Author(s)
Noel Phan MD1, Aarthi Ramkrishnan MS 2, Rachel Kominsky MD1, Mark Courey MD1, Li Shen PhD2, Diana N Kirke MBBS MPhil1
Affiliation(s)
1Icahn School of Medicine at Mount Sinai, Department of Otolaryngology – Head & Neck Surgery, New York, NY2Icahn School of Medicine at Mount Sinai, Department of Neuroscience, Shen Laboratory, New York, NY;
Abstract:
Objective: Laryngeal disorders causing dysphonia encompasses a wide range of pathologies. Unilateral vocal fold paralysis (UVFP) is a condition that occurs from dysfunction of the recurrent laryngeal. The purpose of the study is to provide a proof-of-concept that deep convolutional neural networks (DCNNs) can accurately and efficiently differentiate normal laryngeal movement from UVFP.
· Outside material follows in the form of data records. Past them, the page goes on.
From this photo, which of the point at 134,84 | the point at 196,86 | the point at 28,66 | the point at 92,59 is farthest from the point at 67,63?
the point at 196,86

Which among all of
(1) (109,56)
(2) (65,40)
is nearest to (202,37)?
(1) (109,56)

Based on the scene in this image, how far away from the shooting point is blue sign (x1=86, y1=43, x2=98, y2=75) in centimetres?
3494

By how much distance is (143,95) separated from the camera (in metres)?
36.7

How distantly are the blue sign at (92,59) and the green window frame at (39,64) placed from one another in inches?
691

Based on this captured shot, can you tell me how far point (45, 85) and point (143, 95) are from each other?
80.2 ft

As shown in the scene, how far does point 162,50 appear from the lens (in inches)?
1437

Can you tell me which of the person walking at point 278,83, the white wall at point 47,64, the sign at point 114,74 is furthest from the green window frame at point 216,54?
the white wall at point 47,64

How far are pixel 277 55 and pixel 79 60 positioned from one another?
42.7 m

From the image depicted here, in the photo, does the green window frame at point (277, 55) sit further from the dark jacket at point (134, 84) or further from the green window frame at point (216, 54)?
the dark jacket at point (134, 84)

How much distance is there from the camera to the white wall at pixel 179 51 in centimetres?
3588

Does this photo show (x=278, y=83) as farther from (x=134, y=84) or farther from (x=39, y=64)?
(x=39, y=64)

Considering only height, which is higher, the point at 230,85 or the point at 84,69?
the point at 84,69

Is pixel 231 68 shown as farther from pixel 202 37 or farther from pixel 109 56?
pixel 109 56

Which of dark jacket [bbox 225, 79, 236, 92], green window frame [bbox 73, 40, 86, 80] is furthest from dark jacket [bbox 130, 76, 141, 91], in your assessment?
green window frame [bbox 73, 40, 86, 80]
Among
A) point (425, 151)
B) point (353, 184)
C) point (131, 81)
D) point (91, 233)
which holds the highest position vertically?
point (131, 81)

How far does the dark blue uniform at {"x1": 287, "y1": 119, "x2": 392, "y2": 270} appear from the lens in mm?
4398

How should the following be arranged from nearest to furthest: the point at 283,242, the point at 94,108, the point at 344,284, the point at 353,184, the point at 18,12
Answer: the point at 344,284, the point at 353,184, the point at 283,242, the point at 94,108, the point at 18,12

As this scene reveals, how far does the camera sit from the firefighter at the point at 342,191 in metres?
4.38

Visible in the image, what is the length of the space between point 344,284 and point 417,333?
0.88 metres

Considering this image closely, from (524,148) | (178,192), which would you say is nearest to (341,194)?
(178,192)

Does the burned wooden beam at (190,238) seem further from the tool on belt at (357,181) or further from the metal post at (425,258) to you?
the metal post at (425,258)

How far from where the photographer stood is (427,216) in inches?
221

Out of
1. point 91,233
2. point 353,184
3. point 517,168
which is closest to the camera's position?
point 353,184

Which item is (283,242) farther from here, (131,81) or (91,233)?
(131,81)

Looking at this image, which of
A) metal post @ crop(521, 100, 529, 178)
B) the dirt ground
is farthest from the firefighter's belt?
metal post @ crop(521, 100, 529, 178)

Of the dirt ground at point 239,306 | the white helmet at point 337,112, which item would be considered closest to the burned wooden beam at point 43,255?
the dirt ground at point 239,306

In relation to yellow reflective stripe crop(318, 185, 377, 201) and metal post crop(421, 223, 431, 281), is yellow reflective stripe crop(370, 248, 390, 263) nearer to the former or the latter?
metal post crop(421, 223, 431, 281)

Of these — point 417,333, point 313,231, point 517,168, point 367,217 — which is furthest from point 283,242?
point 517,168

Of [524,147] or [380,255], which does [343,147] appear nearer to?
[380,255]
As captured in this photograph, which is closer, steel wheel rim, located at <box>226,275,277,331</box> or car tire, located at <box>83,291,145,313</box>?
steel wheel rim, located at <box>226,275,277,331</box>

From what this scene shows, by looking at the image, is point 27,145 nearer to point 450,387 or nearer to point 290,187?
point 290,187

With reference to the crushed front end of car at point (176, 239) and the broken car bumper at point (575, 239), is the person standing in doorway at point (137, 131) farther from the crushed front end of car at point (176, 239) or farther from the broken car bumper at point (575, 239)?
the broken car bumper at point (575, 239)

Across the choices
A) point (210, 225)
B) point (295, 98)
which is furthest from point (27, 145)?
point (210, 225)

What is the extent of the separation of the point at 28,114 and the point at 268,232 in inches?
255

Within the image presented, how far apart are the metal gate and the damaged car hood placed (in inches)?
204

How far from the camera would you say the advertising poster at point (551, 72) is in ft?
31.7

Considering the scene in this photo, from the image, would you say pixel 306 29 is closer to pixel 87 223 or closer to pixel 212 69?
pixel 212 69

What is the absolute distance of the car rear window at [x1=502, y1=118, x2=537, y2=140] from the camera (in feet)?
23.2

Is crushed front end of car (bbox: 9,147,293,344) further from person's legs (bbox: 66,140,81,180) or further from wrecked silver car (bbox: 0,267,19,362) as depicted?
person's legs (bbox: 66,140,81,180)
Methods: Laryngoscopic images were collected by querying the electronic database based on procedural CPT code of laryngoscopy. Patients with ICD-10 codes of UVFP, unilateral vocal cord paralysis, and unilateral vocal cord paresis were identified. Still images were evaluated and only highest quality images were selected to train our DCNNs.
Results: A total of 324 segmented images comprising of 111 UVFP and 213 LPR images were obtained from 324 patients. The DCNN achieved a sensitivity of 0.810 and specificity of 0.906 for detecting UVFP. The final AUC score based on the 5-fold cross-validation was determined to be 0.949 [0.925, 0.971]. Positive predictive value was 0.818 and negative predictive value of 0.901. Of the 111 images of UVFP, 25 samples were misclassified as LPR and of the 213 LPR images, 18 samples were misclassified as having UVFP.
Conclusions: We developed a DCNN algorithm for detecting UVFP using endoscopic images with high sensitivity and high specificity. These preliminary results support further study of DCNNs for clinical detection of abnormal vocal fold movement. The clinically relevant diagnostic ability of deep learning models offers a promising applicability to daily clinical practice where there are shortages of advanced and experienced endoscopists.